Artistes, comédiens, metteurs en scène, scénographes et théoriciens se rencontreront et dialogueront avec vous pour un présent performatif !

Robert Filliou

Robert FILLIOU, Poem-Roulette, 1962

Communication / invités journée 1

→ Michel COLLET, Performeur, théoricien de la performance et des avant-gardes, Michel Collet est professeur à l’ISBA de Besançon où il dirige le pôle Corps de l’artiste, Performance. Il est également membre du comité de rédaction international de Inter (Canada – diffusion Presses du réel, Dijon), magazine en art actuel performance / art action.

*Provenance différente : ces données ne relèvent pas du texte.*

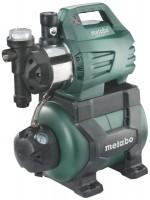 Насосная станция Metabo HWWI 3500/25 Inox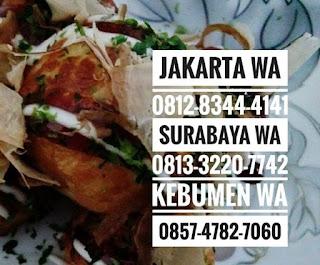 makanan khas jepang halal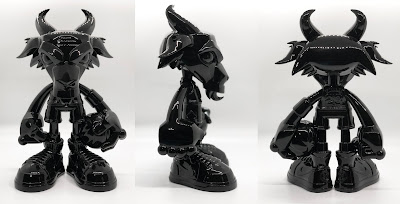 The G.O.A.T. Black Cat Edition Resin Figure by Tracy Tubera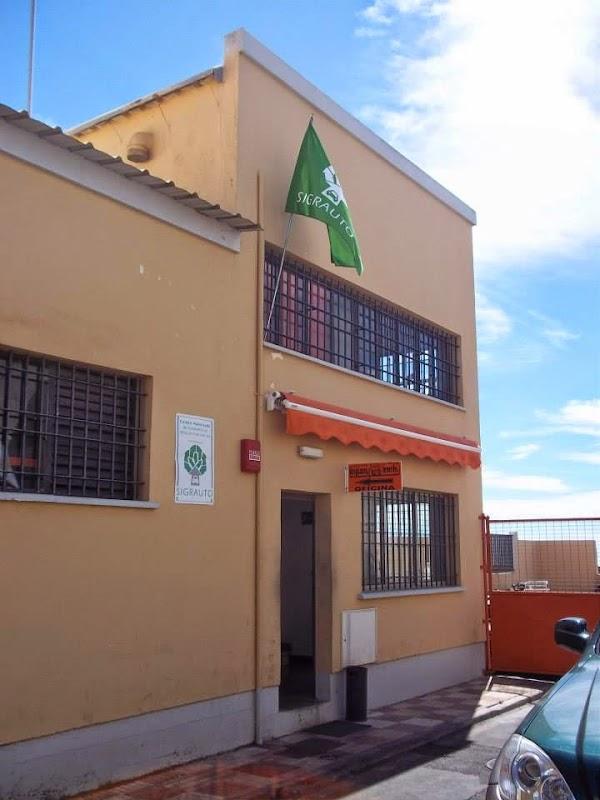 Desguaces Tenerife S.A. Geneto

→ Philippe MARIOGE, après avoir effectué une longue pratique de théâtre amateur et obtenu le diplôme d’architecte DPLG, Philippe Marioge a rejoint le Théâtre de l’Aquarium et ses créations collectives de 1973 à 1976. Depuis il a réalisé près de 200 scénographies pour une soixantaine de metteurs en scène parmi lesquels on peut citer quelques compagnonnages de longue  durée avec Gérard Maro, Didier Bezace, Jacques Nichet, François Joxe, Jean-Marie Patte,Valère Novarina, Jean Gaudin, Jacques Seiler, Christine Dormoy, Bruno Abraham-Kremer, et quelques partenariats plus courts avec Augusto Boal, Declan Donnellan, Eric Lacascade, Jacques Falguières, Pipo Delbono, Stuart Seide et avec une quarantaine d’autres metteurs en scène également moins connus mais parfois tout aussi influents. Il a donc mené un travail presque exclusivement théâtral au sein de nombreuses équipes et dans une multitude de lieux à adopter, dont la Cour d’Honneur d’Avignon qui l’a accueilli quatre fois ; en 2001, l’Ecole des Femmes de Molière, mis en scène par D. Bezace ; en 2002, Platonov de Tchekhov, mis en scène par E.Lacascade (qui lui a valu le Grand prix de la Critique du meilleur créateur d’éléments scéniques) ; en 2005, Les Barbares de Gorki, mis en scène par E. Lacascade ; et en 2007, l’Acte Inconnu de V. Novarina, mis en scène par l’auteur.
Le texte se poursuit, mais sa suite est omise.